[Visual spatial reasoning items]
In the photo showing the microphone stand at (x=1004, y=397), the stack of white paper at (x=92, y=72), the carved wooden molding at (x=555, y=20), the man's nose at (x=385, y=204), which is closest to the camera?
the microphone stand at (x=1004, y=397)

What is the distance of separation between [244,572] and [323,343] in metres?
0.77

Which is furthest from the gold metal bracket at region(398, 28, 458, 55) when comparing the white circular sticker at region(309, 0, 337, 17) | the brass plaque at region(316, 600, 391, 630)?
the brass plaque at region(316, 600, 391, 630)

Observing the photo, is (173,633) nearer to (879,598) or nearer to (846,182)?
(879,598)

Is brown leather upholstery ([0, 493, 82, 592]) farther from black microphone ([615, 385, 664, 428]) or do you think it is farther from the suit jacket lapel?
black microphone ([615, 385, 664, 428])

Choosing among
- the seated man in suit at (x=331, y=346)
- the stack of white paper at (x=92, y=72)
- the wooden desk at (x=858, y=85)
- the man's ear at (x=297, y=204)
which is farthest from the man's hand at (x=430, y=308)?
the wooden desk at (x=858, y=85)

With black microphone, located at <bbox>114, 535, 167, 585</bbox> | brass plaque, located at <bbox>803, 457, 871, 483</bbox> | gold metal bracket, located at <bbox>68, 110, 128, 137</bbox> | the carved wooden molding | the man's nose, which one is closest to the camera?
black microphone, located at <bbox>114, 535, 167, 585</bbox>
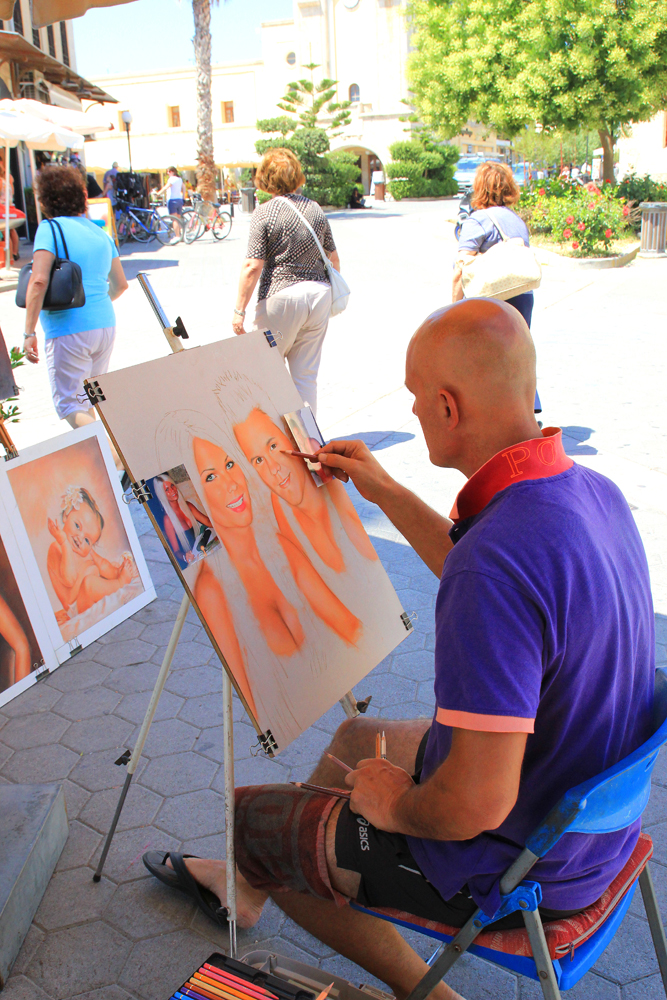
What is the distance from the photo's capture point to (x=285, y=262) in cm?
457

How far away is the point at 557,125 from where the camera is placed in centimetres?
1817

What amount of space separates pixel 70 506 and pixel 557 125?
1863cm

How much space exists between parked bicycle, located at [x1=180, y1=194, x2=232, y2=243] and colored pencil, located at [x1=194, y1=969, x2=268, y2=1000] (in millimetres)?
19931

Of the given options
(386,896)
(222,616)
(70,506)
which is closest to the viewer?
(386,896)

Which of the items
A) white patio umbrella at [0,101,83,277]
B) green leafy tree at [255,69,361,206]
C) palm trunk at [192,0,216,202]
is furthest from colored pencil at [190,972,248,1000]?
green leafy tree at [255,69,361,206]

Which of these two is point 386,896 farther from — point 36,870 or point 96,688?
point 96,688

▶ **Task details**: Lay out each line as a numbered list, starting at the line that contains "Which of these" and going through the end of the material. Leave out any blank lines.

▶ **Answer for this exercise**:
1. Which of these two is point 386,896 farther from — point 36,870 or point 96,688?
2. point 96,688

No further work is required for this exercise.